GEC Counter-Disinformation Dispatches #7

November 10, 2020

Building an International Disinformation Network

Dmitry Kiselyov, the director general of Rossiya Segodnya news agency, and Shen Haixiong, president of the China Media Group, sign an international strategic cooperation agreement, witnessed by Russian President Vladimir Putin and Chinese President Xi Jinping in Vladivostok, Russia in September 2018

Since late 2014, Russian authorities have signed dozens of content sharing agreements between Russian-state-controlled media outlets such as RT and Sputnik and media outlets in other countries, including China, India, Iran, Indonesia, and many others.  Similarly, China runs a broad range of media forums, journalist exchanges and content sharing agreements with countries around the world.  

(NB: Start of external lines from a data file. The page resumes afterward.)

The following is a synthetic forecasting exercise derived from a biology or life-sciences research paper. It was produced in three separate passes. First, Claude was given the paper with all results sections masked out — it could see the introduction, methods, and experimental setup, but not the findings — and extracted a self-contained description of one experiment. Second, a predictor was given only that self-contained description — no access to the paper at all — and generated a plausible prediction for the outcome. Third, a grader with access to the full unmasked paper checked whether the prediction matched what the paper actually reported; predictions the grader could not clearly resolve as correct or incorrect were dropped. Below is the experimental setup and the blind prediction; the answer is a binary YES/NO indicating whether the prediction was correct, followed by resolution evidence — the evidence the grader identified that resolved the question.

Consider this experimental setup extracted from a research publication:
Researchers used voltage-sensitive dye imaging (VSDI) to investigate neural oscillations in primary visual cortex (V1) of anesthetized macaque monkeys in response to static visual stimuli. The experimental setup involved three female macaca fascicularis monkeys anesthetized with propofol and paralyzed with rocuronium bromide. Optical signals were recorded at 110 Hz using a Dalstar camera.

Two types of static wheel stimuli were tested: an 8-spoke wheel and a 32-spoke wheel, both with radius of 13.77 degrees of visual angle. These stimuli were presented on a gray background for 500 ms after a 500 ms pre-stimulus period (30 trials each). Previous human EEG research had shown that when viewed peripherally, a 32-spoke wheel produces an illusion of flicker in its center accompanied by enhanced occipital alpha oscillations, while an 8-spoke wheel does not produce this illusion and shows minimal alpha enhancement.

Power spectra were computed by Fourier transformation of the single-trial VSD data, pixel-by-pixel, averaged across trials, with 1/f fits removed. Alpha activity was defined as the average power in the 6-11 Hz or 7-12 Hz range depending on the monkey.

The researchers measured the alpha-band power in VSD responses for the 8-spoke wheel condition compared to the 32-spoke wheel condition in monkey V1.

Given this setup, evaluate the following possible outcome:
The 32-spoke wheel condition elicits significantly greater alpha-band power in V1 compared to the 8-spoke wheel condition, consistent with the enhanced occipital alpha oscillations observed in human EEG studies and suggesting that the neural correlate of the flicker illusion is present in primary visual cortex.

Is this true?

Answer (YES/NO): NO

(Image: Dmitry Kiselyov, the director general of Rossiya Segodnya news agency, and Shen Haixiong, president of the China Media Group, sign an international strategic cooperation agreement, witnessed by Russian President Vladimir Putin and Chinese President Xi Jinping in Vladivostok, Russia in September 2018.  (credit: China Global Television Network)

“China and Russia have elevated their ties to a comprehensive strategic partnership of coordination for a new era, opening a new epoch of relations,” said Xu Lin, deputy head of the Publicity Department of the Chinese Communist Party (CCP) Central Committee and director of China’s State Council Information Office.  Xu was speaking at the fifth annual China-Russia Media Forum, held in Vladivostok, Russia in September 2019.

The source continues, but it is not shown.